>>>>>

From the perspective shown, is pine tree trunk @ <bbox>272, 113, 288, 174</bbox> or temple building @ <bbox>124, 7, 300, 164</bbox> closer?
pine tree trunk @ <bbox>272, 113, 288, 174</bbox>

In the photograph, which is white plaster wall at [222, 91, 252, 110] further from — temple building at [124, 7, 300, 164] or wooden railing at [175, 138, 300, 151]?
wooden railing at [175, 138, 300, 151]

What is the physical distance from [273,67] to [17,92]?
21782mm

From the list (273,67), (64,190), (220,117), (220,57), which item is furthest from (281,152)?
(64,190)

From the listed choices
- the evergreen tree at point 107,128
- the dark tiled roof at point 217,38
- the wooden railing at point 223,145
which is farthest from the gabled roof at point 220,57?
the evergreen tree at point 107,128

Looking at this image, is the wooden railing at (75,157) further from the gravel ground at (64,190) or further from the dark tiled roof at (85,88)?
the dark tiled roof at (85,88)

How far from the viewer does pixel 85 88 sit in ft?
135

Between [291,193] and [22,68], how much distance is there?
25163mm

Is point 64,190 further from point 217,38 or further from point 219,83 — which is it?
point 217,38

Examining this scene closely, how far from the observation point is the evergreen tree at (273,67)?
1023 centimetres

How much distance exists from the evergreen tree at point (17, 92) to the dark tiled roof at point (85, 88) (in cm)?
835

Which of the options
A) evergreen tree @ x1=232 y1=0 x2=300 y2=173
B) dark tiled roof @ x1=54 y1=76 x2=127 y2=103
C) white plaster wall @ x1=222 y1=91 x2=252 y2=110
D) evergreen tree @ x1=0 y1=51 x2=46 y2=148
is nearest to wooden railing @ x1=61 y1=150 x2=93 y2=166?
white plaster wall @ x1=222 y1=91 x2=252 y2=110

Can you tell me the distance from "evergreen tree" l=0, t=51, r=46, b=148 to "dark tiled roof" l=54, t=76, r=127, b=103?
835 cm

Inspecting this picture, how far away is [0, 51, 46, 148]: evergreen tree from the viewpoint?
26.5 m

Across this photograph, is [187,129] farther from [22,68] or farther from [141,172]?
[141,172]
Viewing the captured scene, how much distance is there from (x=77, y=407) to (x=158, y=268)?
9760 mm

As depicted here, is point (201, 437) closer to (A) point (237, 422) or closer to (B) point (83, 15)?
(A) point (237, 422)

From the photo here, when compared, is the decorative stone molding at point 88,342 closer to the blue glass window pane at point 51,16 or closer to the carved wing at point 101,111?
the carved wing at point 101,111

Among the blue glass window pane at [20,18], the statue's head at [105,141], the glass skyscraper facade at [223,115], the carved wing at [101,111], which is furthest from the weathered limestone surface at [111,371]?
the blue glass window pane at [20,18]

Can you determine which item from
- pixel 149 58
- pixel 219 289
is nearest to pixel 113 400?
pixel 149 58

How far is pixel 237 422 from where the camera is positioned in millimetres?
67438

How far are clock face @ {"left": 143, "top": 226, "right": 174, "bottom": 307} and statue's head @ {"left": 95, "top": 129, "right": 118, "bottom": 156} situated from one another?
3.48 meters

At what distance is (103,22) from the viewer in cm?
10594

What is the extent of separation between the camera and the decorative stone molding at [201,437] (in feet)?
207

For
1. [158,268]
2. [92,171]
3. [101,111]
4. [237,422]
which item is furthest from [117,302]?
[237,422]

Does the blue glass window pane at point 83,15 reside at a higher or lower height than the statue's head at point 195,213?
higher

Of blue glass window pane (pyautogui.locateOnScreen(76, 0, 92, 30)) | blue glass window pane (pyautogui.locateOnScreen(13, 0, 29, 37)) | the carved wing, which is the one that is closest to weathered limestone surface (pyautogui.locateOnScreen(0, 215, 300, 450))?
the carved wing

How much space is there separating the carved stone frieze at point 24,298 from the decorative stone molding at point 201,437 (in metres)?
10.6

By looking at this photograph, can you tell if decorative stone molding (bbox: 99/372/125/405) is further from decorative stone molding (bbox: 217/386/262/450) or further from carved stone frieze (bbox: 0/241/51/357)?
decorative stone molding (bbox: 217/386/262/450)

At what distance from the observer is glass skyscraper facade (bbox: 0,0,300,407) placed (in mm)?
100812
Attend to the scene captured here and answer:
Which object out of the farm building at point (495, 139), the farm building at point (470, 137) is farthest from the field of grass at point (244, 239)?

<<<<<

What you are asked to do: Put everything from the line containing "Attend to the" down to the last line above into a Markdown table with the columns Row and Line, skipping blank lines.

Answer:
| Row | Line |
|---|---|
| 1 | Attend to the scene captured here and answer: |
| 2 | Which object out of the farm building at point (495, 139), the farm building at point (470, 137) is farthest from the field of grass at point (244, 239)? |